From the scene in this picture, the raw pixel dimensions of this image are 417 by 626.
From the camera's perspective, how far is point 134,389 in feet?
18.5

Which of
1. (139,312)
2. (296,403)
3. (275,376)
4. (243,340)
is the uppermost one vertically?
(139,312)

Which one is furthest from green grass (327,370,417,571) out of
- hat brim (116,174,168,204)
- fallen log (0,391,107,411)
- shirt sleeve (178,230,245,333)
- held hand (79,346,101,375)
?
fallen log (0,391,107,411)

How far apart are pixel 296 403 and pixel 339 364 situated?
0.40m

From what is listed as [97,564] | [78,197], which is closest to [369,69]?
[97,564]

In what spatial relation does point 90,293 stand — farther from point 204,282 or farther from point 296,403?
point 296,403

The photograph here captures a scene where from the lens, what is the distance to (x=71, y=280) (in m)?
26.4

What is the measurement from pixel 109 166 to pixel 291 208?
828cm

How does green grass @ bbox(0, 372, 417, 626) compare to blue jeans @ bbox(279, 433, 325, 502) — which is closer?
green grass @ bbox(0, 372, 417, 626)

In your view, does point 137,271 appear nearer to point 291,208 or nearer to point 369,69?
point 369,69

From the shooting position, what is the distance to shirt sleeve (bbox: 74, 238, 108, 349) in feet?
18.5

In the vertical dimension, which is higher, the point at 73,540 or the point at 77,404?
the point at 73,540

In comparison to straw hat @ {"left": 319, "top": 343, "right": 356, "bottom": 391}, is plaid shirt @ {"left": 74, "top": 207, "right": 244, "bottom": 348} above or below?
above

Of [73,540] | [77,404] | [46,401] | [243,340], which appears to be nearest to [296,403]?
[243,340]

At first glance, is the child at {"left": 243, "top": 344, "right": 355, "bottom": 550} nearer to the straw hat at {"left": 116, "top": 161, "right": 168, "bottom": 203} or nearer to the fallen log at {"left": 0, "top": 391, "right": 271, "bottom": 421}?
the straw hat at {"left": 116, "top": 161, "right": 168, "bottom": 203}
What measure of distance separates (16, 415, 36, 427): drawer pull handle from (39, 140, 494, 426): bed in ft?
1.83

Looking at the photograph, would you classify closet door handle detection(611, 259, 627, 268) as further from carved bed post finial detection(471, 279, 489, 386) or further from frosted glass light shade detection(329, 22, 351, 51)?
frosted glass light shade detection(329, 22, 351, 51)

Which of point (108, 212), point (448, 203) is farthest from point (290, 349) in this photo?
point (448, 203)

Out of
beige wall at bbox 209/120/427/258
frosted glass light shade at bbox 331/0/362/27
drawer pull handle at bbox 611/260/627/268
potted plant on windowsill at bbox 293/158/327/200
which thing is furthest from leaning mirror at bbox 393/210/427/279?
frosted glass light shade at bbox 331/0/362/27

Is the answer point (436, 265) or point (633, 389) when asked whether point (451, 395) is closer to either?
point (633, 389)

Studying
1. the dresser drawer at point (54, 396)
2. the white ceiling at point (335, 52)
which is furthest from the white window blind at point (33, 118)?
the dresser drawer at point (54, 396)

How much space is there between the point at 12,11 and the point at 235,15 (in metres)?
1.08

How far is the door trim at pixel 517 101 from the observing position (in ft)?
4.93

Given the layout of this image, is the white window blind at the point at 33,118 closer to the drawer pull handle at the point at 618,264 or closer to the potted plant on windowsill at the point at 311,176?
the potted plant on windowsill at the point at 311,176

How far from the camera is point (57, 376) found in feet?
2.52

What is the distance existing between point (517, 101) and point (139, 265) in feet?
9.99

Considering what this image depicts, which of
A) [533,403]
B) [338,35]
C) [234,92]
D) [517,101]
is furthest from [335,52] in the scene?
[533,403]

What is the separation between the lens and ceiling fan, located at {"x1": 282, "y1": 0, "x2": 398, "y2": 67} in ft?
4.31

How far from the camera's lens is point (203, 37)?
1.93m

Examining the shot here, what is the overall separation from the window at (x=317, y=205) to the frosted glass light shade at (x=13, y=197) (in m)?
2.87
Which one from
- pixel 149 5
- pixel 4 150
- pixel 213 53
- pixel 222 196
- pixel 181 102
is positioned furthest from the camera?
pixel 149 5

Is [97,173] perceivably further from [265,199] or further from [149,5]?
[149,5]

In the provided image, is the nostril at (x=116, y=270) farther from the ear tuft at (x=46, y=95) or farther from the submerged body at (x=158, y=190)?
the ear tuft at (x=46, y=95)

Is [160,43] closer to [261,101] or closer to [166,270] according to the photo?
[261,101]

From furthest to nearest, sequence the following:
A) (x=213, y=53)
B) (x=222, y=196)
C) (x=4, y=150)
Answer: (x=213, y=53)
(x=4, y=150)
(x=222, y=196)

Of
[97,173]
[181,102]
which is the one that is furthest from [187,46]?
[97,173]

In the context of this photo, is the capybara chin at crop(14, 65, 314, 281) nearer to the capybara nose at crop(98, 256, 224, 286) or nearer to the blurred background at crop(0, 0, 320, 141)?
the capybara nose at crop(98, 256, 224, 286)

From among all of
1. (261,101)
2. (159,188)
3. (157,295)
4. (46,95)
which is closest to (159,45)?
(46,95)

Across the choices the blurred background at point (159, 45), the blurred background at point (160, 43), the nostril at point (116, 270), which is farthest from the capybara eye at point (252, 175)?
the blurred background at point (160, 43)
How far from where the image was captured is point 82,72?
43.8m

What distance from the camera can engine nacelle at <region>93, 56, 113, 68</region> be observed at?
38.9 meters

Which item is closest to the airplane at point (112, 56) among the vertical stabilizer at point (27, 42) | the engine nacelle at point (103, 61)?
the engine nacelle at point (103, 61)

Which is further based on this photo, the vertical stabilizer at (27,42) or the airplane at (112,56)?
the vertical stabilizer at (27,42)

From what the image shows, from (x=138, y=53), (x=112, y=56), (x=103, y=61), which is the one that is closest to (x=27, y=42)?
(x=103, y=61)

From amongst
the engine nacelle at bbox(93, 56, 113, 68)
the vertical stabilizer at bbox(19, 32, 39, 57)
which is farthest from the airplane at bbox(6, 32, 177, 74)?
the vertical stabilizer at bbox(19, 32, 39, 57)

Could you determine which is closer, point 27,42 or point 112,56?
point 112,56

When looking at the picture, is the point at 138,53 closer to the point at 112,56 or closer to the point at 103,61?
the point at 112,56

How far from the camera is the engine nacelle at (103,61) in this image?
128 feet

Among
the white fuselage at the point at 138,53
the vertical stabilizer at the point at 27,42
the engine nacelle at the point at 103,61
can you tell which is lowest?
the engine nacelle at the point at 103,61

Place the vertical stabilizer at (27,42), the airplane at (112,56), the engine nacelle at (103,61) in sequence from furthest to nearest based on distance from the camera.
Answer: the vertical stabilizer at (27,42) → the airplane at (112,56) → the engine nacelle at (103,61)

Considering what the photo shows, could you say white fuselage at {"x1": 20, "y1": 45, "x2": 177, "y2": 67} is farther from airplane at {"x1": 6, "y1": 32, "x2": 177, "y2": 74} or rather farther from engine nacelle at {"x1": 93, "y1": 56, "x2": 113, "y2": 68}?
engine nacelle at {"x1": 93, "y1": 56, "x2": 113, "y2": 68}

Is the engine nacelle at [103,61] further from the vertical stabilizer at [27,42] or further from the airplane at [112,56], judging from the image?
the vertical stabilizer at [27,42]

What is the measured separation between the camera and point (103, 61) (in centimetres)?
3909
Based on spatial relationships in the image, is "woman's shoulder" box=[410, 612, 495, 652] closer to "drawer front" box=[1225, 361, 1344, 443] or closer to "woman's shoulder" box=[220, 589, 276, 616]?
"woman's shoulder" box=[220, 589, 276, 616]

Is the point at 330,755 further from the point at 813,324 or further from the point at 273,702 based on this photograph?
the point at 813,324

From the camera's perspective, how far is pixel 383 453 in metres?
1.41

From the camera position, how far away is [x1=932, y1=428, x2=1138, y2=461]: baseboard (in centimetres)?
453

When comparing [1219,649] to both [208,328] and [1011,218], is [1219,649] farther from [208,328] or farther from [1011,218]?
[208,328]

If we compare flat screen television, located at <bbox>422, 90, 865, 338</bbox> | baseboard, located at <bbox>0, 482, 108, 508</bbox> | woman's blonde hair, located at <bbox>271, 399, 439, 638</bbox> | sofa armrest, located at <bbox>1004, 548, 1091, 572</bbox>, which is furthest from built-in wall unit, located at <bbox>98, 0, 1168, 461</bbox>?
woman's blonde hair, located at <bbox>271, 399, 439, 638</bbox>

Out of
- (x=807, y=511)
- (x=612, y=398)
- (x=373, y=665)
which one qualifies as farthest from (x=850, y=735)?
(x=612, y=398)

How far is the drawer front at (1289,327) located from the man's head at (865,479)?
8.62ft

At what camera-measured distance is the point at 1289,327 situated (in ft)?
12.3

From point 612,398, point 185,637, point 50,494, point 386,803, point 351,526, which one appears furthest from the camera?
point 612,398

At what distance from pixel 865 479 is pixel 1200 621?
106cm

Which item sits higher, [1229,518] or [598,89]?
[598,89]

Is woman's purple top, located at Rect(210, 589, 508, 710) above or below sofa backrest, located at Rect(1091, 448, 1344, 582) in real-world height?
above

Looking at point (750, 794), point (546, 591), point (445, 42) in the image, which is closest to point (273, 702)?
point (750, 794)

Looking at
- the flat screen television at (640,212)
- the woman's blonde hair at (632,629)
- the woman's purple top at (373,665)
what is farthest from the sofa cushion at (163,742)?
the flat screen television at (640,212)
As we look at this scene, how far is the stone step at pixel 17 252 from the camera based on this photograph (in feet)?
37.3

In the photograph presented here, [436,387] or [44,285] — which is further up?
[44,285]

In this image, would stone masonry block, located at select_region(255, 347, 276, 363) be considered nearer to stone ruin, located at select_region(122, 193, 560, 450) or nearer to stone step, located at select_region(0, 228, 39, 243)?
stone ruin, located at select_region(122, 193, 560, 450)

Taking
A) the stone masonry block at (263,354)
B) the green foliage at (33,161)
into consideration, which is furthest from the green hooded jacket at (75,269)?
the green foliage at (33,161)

------

▸ **Goal**:
From the line holding "If we compare" down to the final line above, quote every line exactly and only those lines.

▸ **The solution**:
If we compare flat screen television, located at <bbox>422, 90, 865, 338</bbox> | baseboard, located at <bbox>0, 482, 108, 508</bbox> | woman's blonde hair, located at <bbox>271, 399, 439, 638</bbox> | sofa armrest, located at <bbox>1004, 548, 1091, 572</bbox>, which is furthest from built-in wall unit, located at <bbox>98, 0, 1168, 461</bbox>?
woman's blonde hair, located at <bbox>271, 399, 439, 638</bbox>

Out of
- (x=807, y=511)
- (x=612, y=398)
- (x=373, y=665)
which one qualifies as farthest from (x=850, y=735)?
(x=612, y=398)

How far is the drawer front at (1289,327) located from the man's head at (865,479)?
8.62ft

At what camera-measured distance is the point at 1289,327 situated (in ft)?
12.3

From point 612,398, point 185,637, point 50,494, point 386,803, point 351,526, which one appears furthest from the camera?
point 612,398

At what distance from pixel 865 479 is pixel 1200 621?
106cm

Which item sits higher, [1229,518] or [598,89]?
[598,89]

Is woman's purple top, located at Rect(210, 589, 508, 710) above or below sofa backrest, located at Rect(1091, 448, 1344, 582) in real-world height?
above

Looking at point (750, 794), point (546, 591), point (445, 42) in the image, which is closest to point (273, 702)?
point (750, 794)

Looking at
- the flat screen television at (640,212)
- the woman's blonde hair at (632,629)
- the woman's purple top at (373,665)
what is farthest from the sofa cushion at (163,742)?
the flat screen television at (640,212)
As we look at this scene, how far is the stone step at pixel 17 252 from the camera based on this photograph (in feet)?
37.3

In the photograph presented here, [436,387] or [44,285] — which is further up?
[44,285]

In this image, would stone masonry block, located at select_region(255, 347, 276, 363) be considered nearer to stone ruin, located at select_region(122, 193, 560, 450) or nearer to stone step, located at select_region(0, 228, 39, 243)?
stone ruin, located at select_region(122, 193, 560, 450)

Taking
A) the stone masonry block at (263,354)
B) the green foliage at (33,161)
into consideration, which is furthest from the green hooded jacket at (75,269)?
the green foliage at (33,161)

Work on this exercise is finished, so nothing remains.